Winston Moseley was eventually arrested for the murder. He killed Genovese just to rape her after she was dead. Because of his mental state, he was ultimately given a life sentence. In 1968, he escaped custody while being moved to a hospital for surgery. What did he promptly do? He took five people hostage and raped a woman in front of her husband. Whatever he was thinking -- if thinking can possibly be the right word -- it was not about deterrence.

It is the same with Cesar Rodriguez, Nixzmary's stepfather. He must have known the authorities had inquired after Nixzmary. He must have known letters had come from the school, a doctor had seen the girl, the social workers had been to the house, the cops had looked into the matter. Deterrence? The abuse allegedly continued. If he is guilty, it is precisely because he could not be deterred.

The urge to make sense out of the senseless is one most of us have. It's why such varied men as the Rev. Pat Robertson and New Orleans Mayor Ray Nagin can attribute low pressure systems usually with women's names to the wrath of God. Politicians pander to this need, adding more deterrence to deter crimes that cannot be deterred.
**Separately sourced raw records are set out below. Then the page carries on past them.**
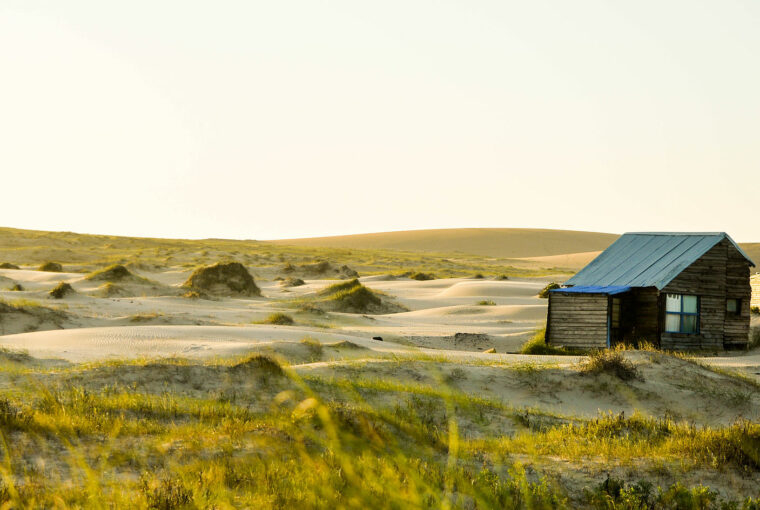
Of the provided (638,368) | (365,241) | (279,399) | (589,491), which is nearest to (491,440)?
(589,491)

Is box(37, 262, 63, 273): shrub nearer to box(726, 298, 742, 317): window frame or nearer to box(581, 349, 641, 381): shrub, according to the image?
box(726, 298, 742, 317): window frame

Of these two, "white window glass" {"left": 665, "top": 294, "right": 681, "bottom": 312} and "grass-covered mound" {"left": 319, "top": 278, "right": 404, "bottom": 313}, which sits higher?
"white window glass" {"left": 665, "top": 294, "right": 681, "bottom": 312}

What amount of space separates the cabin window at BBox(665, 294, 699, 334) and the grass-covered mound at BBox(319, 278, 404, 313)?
47.1 feet

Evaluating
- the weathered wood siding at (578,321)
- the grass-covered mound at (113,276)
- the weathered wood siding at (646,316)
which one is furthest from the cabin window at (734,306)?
the grass-covered mound at (113,276)

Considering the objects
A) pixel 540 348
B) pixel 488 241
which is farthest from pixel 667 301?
pixel 488 241

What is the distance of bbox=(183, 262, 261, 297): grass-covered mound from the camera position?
1526 inches

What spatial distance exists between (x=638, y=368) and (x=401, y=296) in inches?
1099

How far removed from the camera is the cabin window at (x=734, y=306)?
87.5ft

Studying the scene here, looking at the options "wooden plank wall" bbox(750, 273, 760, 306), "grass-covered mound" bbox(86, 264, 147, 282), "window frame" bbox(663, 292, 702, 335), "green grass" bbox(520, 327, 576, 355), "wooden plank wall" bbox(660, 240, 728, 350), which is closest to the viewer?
"green grass" bbox(520, 327, 576, 355)

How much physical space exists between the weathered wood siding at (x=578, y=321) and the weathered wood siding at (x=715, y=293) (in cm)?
204

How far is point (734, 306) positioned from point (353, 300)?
1613cm

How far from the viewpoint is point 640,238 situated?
96.9 feet

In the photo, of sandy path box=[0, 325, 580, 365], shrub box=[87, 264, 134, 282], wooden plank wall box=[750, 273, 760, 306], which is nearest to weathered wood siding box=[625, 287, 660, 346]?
sandy path box=[0, 325, 580, 365]

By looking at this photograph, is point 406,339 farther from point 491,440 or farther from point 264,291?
point 264,291
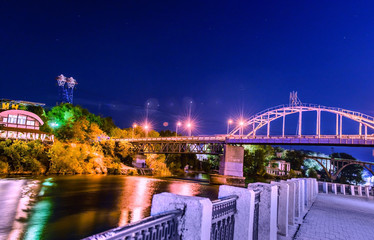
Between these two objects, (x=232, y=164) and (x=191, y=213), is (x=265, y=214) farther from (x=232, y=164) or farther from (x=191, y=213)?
(x=232, y=164)

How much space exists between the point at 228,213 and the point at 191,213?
1826 mm

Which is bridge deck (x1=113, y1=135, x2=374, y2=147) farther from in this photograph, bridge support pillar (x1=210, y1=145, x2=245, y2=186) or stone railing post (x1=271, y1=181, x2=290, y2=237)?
stone railing post (x1=271, y1=181, x2=290, y2=237)

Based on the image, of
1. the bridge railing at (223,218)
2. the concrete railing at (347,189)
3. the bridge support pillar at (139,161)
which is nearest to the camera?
the bridge railing at (223,218)

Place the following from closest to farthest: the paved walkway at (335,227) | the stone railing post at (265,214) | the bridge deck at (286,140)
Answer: the stone railing post at (265,214), the paved walkway at (335,227), the bridge deck at (286,140)

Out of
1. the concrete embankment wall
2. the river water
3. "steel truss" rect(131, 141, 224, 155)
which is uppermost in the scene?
"steel truss" rect(131, 141, 224, 155)

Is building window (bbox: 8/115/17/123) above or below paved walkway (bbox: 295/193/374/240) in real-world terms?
above

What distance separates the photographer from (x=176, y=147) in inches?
3214

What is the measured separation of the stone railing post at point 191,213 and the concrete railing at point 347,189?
105 ft

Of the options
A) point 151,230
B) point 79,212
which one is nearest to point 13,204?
point 79,212

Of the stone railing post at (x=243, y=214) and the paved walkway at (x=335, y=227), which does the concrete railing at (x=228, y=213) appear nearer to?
the stone railing post at (x=243, y=214)

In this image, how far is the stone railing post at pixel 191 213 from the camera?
414 cm

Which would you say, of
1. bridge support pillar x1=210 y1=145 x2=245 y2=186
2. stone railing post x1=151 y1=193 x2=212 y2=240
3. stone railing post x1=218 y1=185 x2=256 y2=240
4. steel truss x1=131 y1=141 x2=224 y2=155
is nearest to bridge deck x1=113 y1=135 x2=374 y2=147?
steel truss x1=131 y1=141 x2=224 y2=155

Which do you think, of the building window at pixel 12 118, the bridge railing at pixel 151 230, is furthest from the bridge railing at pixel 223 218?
the building window at pixel 12 118

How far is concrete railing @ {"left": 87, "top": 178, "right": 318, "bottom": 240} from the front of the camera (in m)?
4.19
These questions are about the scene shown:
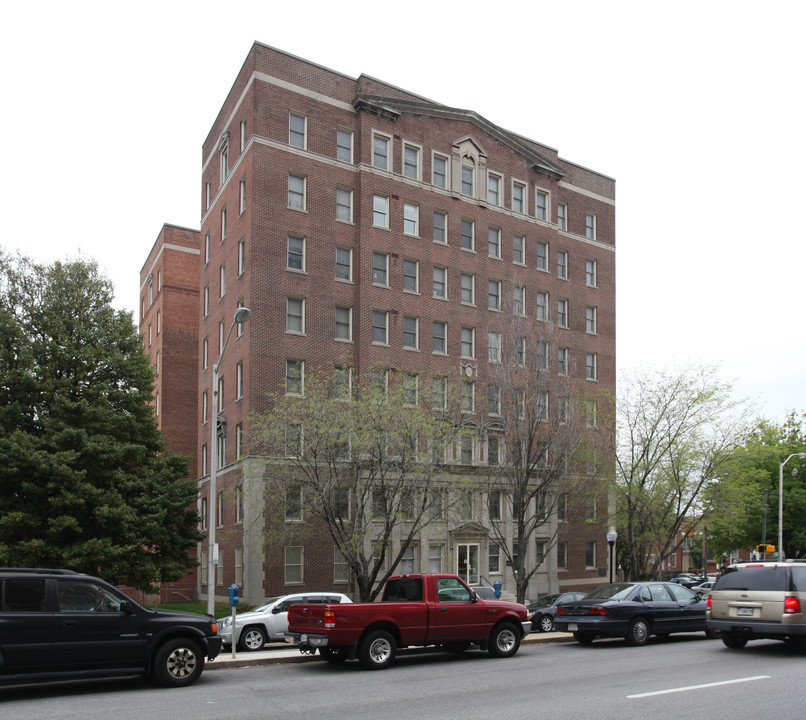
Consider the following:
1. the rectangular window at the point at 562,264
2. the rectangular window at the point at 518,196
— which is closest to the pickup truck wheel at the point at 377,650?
the rectangular window at the point at 518,196

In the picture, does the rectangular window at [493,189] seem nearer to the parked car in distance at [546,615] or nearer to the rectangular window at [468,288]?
the rectangular window at [468,288]

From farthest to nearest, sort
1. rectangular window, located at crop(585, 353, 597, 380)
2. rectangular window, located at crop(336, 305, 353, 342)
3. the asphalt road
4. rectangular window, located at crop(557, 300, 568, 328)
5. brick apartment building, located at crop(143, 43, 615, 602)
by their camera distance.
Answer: rectangular window, located at crop(585, 353, 597, 380) → rectangular window, located at crop(557, 300, 568, 328) → rectangular window, located at crop(336, 305, 353, 342) → brick apartment building, located at crop(143, 43, 615, 602) → the asphalt road

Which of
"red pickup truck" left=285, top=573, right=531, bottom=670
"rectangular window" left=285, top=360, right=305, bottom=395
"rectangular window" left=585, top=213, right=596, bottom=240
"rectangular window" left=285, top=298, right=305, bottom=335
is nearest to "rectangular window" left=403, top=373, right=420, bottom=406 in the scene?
"rectangular window" left=285, top=360, right=305, bottom=395

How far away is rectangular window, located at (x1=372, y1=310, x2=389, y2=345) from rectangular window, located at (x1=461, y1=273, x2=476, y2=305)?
5.47 m

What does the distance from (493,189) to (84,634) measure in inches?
1565

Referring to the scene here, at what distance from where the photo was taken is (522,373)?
32.8 meters

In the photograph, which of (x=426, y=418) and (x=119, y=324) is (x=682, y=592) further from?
(x=119, y=324)

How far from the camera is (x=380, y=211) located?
145 feet

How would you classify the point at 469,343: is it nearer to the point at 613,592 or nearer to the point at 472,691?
the point at 613,592

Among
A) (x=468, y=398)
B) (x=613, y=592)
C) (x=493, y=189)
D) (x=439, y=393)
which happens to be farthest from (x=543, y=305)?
(x=613, y=592)

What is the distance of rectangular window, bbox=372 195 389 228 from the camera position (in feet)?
144

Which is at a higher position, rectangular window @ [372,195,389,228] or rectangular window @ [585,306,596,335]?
rectangular window @ [372,195,389,228]

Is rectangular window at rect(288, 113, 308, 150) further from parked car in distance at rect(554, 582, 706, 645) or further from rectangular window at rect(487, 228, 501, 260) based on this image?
parked car in distance at rect(554, 582, 706, 645)

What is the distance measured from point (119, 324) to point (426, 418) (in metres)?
12.4
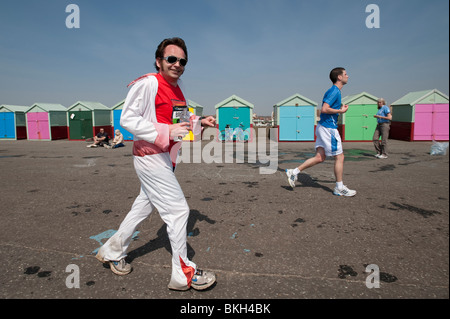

But what really needs to be done is boringly bureaucratic, achingly administrative -- a winching of the system so it is taut, closing the cracks through which Nixzmary slipped and was lost forever. Politicians know this, but it is easy to propose stupid laws and difficult to improve a system. There's votes and acclaim in the former, little of either in the latter. Some politicians cannot be deterred.